Si vous n’êtes pas d’accord ou en conformité avec le plus grand nombre on fait de vous un paria c’est cela que j’appelle la singularité puis après la singularité elle se développe dans le métier et on devient le comédien qu’on est donc on m’a souvent montré du doigt même dans ce métier de comédien en disant: « tu n’as pas ta place dans une école, tu n’as pas ta place dans une classe, tu n’as pas ta place ici » non pas parce que je ne réussissais pas les choses, mais parce que j’étais comme je vous l’ai dit d’un certaine manière singulier.


De ce parcours de comédien qui est le vôtre, quel enseignant, quel professeur connu, quel est le synopsis de ce devenir de comédien ? Est-ce une vocation ? Quelque chose dont vous rêviez ? Une étape dans le parcours d’une vie ?


C’est une question qui mène à plusieurs chemins, qui arrive de plusieurs chemins et elle peut partir en plusieurs chemins.

Je pense qu’on ne décide pas d’être comédien, c’est quelque chose de plus fort qui nous fait l’être et on m’a posé cette question dernièrement : A quoi cela sert d’être comédien ? Cela ne sert à rien finalement car moi ce que je voulais c’est changer le monde. Je suis né dans un monde qui fonctionne mal c’est comme dans Hamlet ce n’est pas de sa faute si la situation est comme ça; je suis né dans un pays en guerre dans un monde en guerre et puis ça a toujours été la guerre.

J’attendais en fait Superman, une fois on m’a raconté une histoire, une histoire qui a hanté mon enfance ; c’est une histoire vraie, c’est l’histoire d’un petit garçon qui habitait au 8ème et dernier étage d’un immeuble qui croyait en Superman et puis un jour, il voulait vraiment que Superman arrive et il s’est jeté par le haut du toit parce qu’il pensait que Superman allait venir le sauver donc moi j’étais un peu comme ce petit garçon mais je ne suis pas allé jusqu’à sauter du dernier étage, je me suis dit très bien Superman n’existe pas alors il faut que tu deviennes Superman : d’une certaine manière dans la vie il ne faut pas attendre, il faut y aller ! Je n’ai aucune prétention à faire ce métier, je ne me considère pas comme un artiste parce que cela n’a plus la même signification mais je pense qu’il y a une part de vouloir changer le monde là-dedans et je pense que c’est une vocation.

════════════════════

## CONSIGNE ÉCRITE A
Relevez chacune des lignes des entrées ci-dessous où figure la chaîne « here ».

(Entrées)
════════════════════

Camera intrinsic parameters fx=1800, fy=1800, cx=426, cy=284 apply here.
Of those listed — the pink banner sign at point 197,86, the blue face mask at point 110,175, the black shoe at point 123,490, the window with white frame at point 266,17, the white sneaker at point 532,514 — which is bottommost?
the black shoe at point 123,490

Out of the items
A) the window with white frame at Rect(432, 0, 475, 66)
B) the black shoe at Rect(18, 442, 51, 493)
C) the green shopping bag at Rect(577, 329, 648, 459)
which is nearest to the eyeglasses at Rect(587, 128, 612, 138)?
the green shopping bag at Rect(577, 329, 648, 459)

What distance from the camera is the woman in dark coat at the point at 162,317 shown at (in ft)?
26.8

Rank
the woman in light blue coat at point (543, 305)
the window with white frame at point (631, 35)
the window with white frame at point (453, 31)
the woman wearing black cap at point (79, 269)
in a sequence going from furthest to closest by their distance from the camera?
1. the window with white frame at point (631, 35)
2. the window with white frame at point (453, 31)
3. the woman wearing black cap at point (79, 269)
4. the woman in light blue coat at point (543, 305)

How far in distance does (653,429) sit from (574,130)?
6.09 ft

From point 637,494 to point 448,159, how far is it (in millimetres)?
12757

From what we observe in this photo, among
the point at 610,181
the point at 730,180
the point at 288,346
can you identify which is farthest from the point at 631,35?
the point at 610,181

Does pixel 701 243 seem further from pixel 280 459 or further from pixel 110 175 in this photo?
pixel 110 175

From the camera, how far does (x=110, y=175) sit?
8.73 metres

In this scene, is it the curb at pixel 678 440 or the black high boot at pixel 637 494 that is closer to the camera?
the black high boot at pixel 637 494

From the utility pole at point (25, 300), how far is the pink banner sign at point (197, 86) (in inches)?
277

════════════════════

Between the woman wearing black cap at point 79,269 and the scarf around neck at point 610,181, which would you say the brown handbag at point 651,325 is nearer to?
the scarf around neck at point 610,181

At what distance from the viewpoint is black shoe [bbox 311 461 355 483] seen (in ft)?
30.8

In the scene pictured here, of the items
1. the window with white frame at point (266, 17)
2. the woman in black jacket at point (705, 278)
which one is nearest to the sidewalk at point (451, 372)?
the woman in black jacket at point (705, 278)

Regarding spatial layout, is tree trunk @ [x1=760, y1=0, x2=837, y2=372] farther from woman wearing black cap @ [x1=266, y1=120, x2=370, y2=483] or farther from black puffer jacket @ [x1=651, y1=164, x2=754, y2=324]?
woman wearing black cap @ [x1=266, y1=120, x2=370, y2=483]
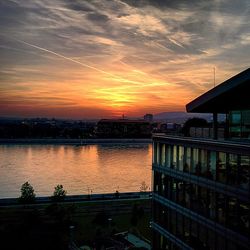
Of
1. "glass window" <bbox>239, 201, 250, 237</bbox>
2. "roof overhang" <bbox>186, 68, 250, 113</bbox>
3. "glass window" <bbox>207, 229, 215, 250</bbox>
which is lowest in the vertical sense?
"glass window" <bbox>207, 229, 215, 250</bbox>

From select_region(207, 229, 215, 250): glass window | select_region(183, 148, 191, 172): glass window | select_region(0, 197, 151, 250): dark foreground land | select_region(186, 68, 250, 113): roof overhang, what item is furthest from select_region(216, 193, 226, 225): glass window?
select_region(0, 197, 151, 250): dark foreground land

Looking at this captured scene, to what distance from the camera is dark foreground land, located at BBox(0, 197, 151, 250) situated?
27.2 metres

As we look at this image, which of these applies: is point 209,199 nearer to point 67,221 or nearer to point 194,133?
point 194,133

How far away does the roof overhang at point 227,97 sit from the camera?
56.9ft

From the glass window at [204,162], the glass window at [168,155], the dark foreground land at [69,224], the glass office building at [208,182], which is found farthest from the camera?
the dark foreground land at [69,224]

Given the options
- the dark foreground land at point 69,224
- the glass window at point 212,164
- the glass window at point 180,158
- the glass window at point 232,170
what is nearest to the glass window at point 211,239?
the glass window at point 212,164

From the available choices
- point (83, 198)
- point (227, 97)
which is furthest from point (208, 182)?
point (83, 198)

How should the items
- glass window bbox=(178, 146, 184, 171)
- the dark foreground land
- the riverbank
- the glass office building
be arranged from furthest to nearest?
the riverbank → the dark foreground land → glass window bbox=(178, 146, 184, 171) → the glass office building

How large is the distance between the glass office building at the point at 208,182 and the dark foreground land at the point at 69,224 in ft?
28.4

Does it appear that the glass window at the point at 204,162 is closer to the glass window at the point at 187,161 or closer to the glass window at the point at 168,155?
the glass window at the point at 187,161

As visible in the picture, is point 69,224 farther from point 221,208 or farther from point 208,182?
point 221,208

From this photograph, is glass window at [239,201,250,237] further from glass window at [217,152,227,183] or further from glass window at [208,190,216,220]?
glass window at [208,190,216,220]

════════════════════

## CONSIGNE ÉCRITE B
D'après le texte, à quel étage de son immeuble habitait le petit garçon qui croyait en Superman ?

## RÉSULTAT A
Camera intrinsic parameters fx=1800, fy=1800, cx=426, cy=284 apply here.
In the scene pictured here, of the items

## RÉSULTAT B
Au 8ème et dernier étage.